By Saeb Rawashdeh - Feb 20,2024 - Last updated at Feb 20,2024

A view of the 2012 excavations at Tor Al Tareeq (Photo courtesy of Maysoon Al Nahar)

AMMAN — Wadi Hasa is one of the most southern wadis between the Dead Sea and the Central Plateau. In most recent times, Wadi Hasa is a popular destination for hikers and adventure tourists, while in prehistoric time it has been a home for numerous settlements. The valley, which is 25 kilometres long, was a base for settlements and a corridor for population movement during history. The sites span periods from the Lower Palaeolithic period until the Ottoman era.

Tor Al Tareeq is one of these sites and dates back from the Early to Middle Epipalaeolithic periods. The site is located along a slope below a collapsed rock shelter and fossil spring deposit and it covers about 812 square metres. The area today receives between 100 and 200 millimetres of rainfall per year and during the late Pleistocene, the site was situated on the shore of a mildly alkaline lake. By the time of the early Epipalaeolithic occupation (ca. 15,000- 13,000BC), the lake was characterised by paludal conditions (marsh environment), indicating a low energy depositional environment. 

The high density of lithic material in distinct strata indicates that the site was occupied multiple times. 

“The major part of the occupation appears to represent an early phase of the Levantine Epipalaeolithic, based on techno-typological indicators [narrow backed bladelets and microburins] and the radiocarbon dates that range between 14,000 and 13,000BC,” noted the scholar Geoffrey Clark, adding that excavations from the 1980’s were renewed in 1992 to refine the definition of the various occupational episodes.

Tor Al Tareeq was a base camp with the long temporal span of occupation (possibly representing repeated occurrences over several thousand years), and in all likelihood that natural processes (especially erosion) have artificially increased the size of the site. The question of whether the portion of architecture exposed is associated with the main occupational sequence, Clark continued, adding that the site represents a semi-sedentary locality (ephemeral site) or it was the result of numerous, short-term occupations during several thousand years.

──────

» Required actions
(A) According to the article on Wadi Hasa, how long is the valley?
(B) Based on the Wadi Hasa article, explain why Tor Al Tareeq is believed to have been occupied more than once.
(C) Extend the article on Tor Al Tareeq with a few more sentences, starting after its final one.

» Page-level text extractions
──────

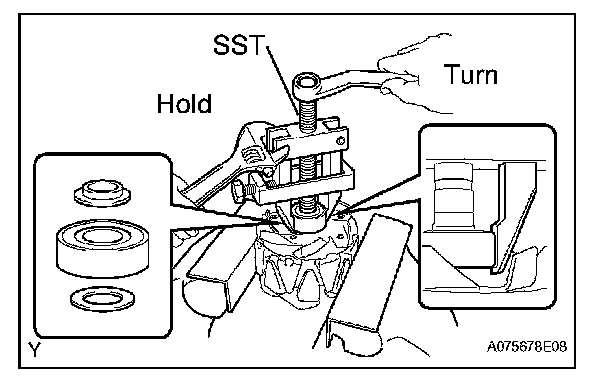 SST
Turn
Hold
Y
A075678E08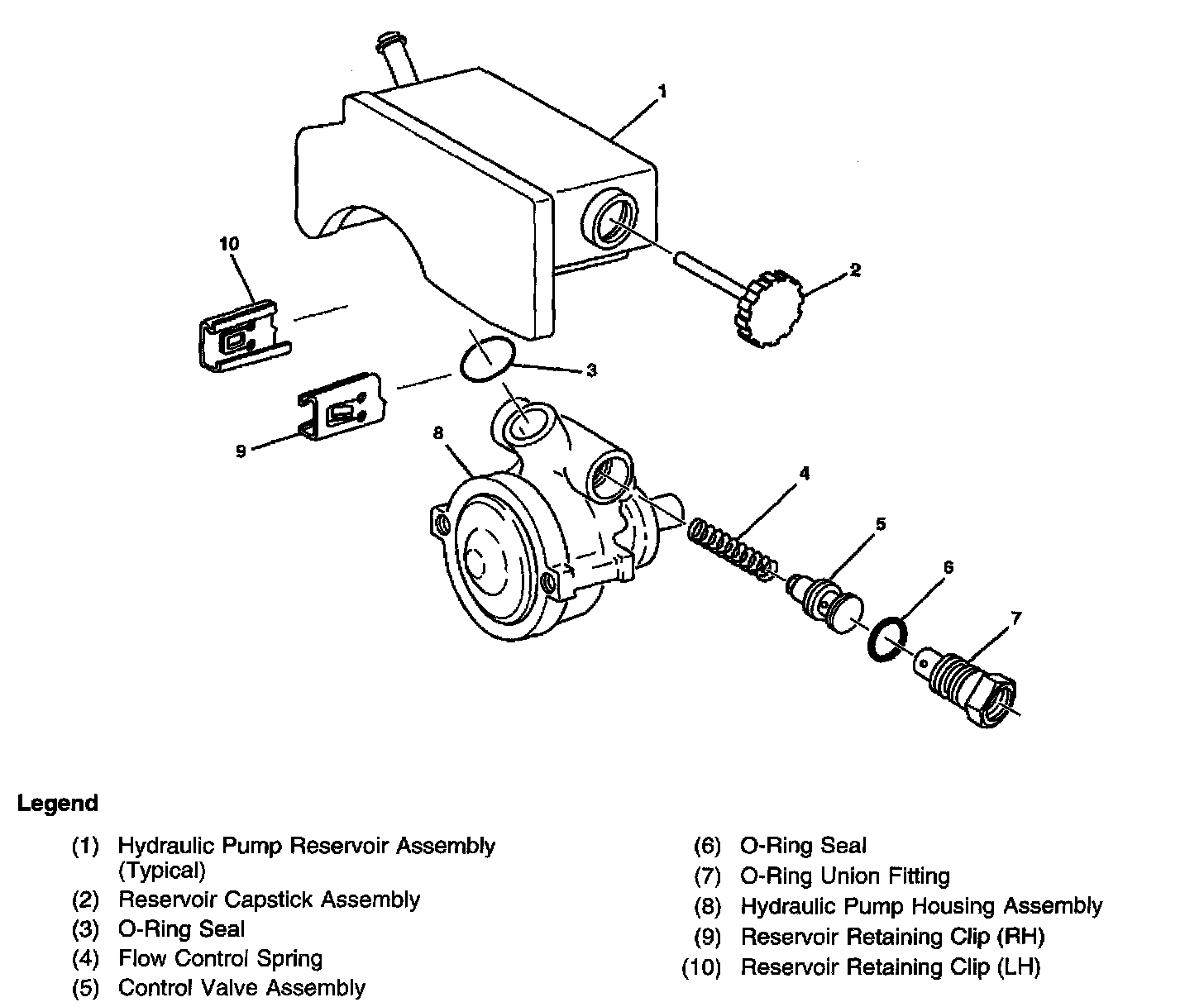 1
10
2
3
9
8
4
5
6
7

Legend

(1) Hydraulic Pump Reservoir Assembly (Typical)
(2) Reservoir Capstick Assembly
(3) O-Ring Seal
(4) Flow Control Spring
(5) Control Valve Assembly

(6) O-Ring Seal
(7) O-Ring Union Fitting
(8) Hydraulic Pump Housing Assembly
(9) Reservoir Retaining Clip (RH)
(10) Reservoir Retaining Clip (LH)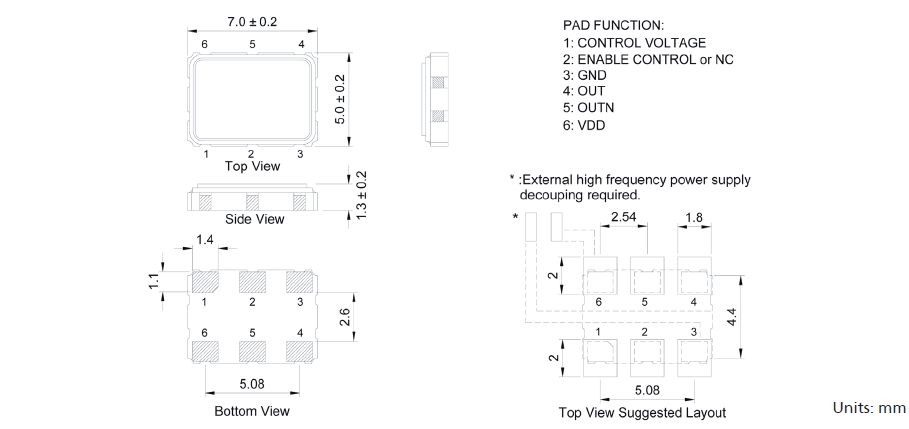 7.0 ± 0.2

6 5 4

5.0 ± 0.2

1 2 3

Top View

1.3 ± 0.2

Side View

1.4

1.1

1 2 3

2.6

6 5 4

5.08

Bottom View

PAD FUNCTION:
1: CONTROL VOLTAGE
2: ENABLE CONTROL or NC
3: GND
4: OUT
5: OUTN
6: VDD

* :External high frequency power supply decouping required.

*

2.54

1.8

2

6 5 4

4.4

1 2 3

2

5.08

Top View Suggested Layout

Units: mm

──────

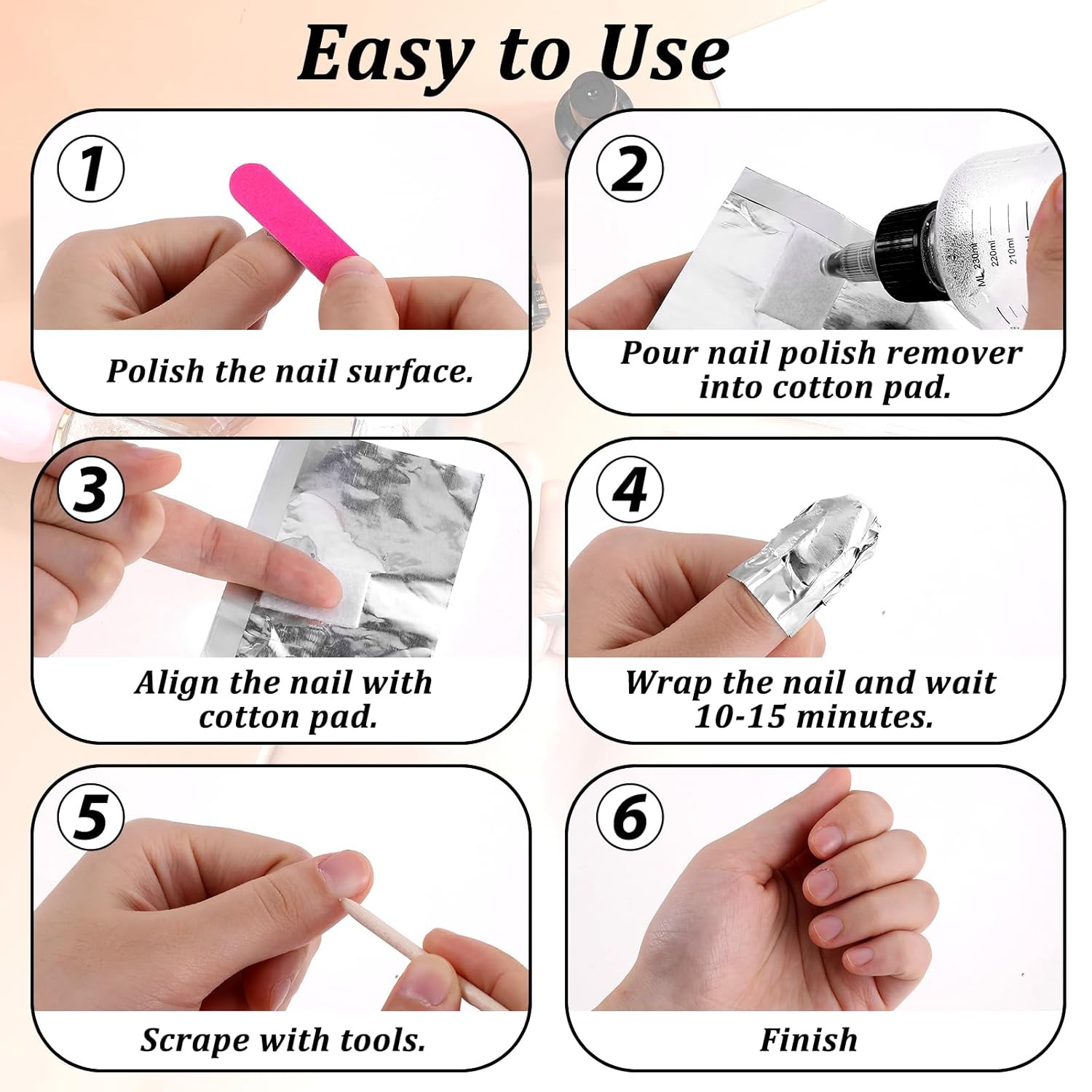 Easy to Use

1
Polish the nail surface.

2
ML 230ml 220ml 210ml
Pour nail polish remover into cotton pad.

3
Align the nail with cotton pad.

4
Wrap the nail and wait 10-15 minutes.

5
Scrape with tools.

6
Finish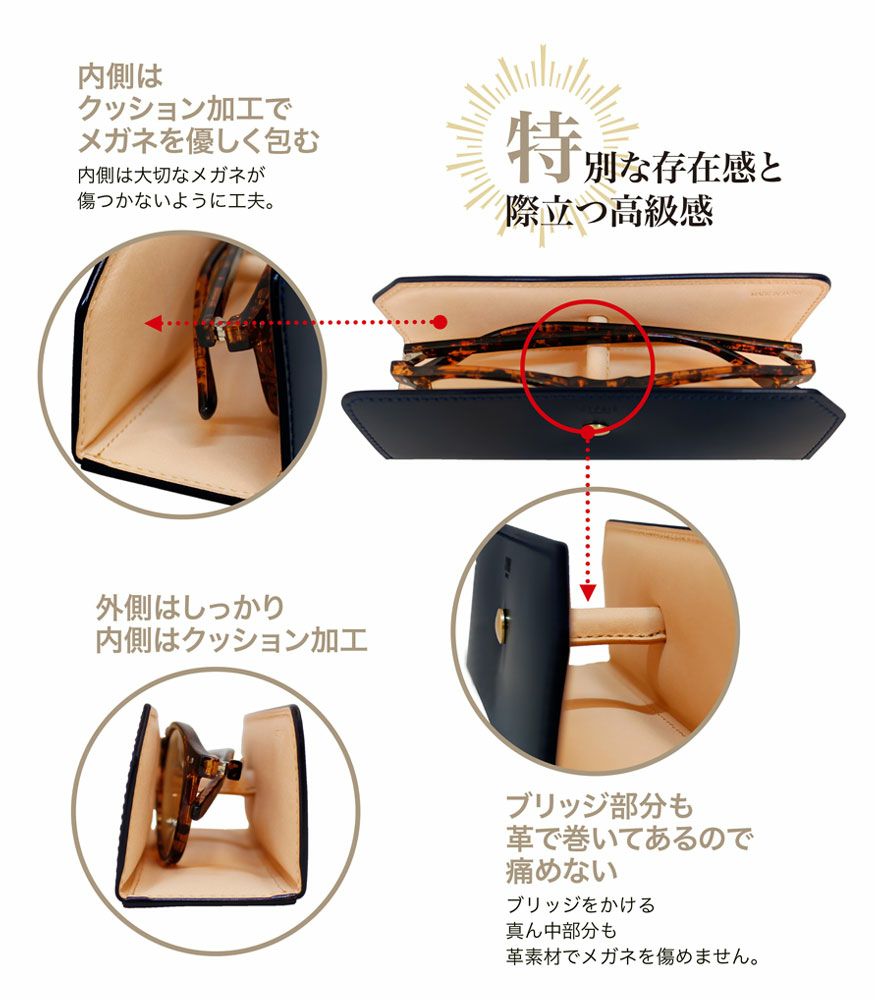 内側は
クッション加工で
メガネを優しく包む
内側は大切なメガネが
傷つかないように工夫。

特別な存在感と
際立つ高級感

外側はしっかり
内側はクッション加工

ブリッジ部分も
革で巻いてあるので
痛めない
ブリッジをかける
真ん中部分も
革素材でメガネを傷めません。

──────

» Answers to each task
(A) The valley is 25 kilometers long.

(B) The site holds a high density of lithic material in distinct strata. That layering shows the site was occupied multiple times.

(C)
Moreover, the evidence suggests that the site was not occupied for long, continuous spans of time. This evidence includes the high density of artifactual debris, as well as the different ages and placement of the hearths and the relatively informal nature of their construction, he underlined.

“Long-term occupants would have presumably invested greater time and effort in constructing site structures like huts and hearths. The lone architectural feature cannot be firmly associated with the early Epipalaeolithic levels,” Clark said, adding that aside from this rock alignment, no evidence for long-term occupation, such as living surfaces, houses or burials, was identified.

The informal, expedient nature of many of the ground stone tools points out to a higher degree of group mobility and an ephemeral site.

However, some evidence that might support a longer-term occupation is the formation of the dark organic levels, probable waste-like deposits given the absence of any features. These areas are characterised by high densities of bone and lithic debris, but the rate at which this material accumulated is unknown and it is possible that they resulted from intensive short-term or seasonal occupations, the archaeologist said.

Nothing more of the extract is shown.